• **What you need to do**:
A – List every place named in the Krakow trip post below.
B – In the Krakow trip post, where did Ryan go while the others traveled?
C – Pick up the Krakow trip post where it stops and write what comes next.

BEGIN Text

Well another late post, this trip was aver a month ago now. Gosh, time is flying by for us. Ryan however did not come on this trip. I went with two friends, Reneé and Taylor. We were heading to Krakow with the main destination of Auschwitz. Ryan said it wasn’t on the top of his list, so he stayed back, but went on a little road trip all on his own to Lake Garda in Italy. I’d tell you to check his blog to see how that trip was, but I think everyone reading my blog who wants to read his knows he has stopped posting.
So we arrived in Krakow late at night but with the help of a German girl and Turkish man who now live in Krakow we were able to find our hostel with ease. And we quickly changed and prepared for bed.

END Text
BEGIN Records

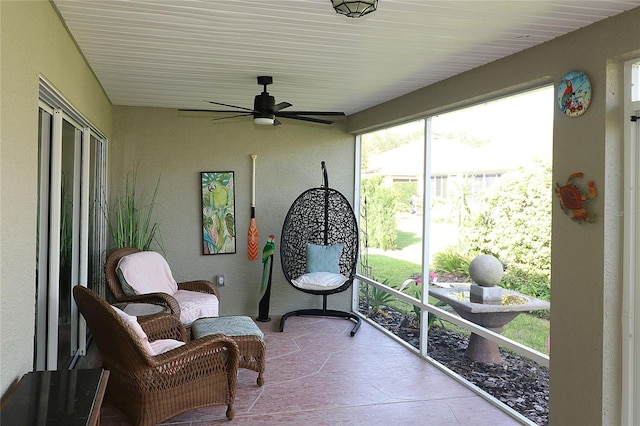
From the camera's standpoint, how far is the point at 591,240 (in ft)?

END Records
BEGIN Records

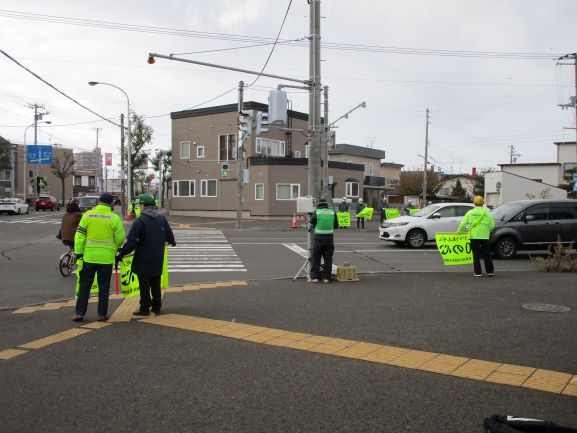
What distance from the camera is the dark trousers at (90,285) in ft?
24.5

END Records

• **Final results**:
A – Krakow, Auschwitz, Lake Garda, Italy

B – He went on a road trip by himself to Lake Garda in Italy.

C –
The next morning Reneé had to wake me up because I was finally sleeping soundly in the morning. You see we had all had a horrible nights sleep because someone in our room was the worst snorer I’ve ever heard in my whole life. I thought Ryan was bad, but his snoring is more like purring in comparison to that man. Thank goodness I have blocked the actual noise from my mind at this point, but in the night when I was happening everyone in the room with the three of us was awake and growing closer and closer to attacking this guy. I even started wadding up sheets of paper I had and throwing them at him to try and stop him. Taylor was on the bunk above his and shook the bed violently, but nothing stirred him and nothing stopped him. It was awful. So when he finally woke up and stopped and I fell asleep I was so tired I didn’t wake up until Reneé nudged me and said I better start getting ready for the day.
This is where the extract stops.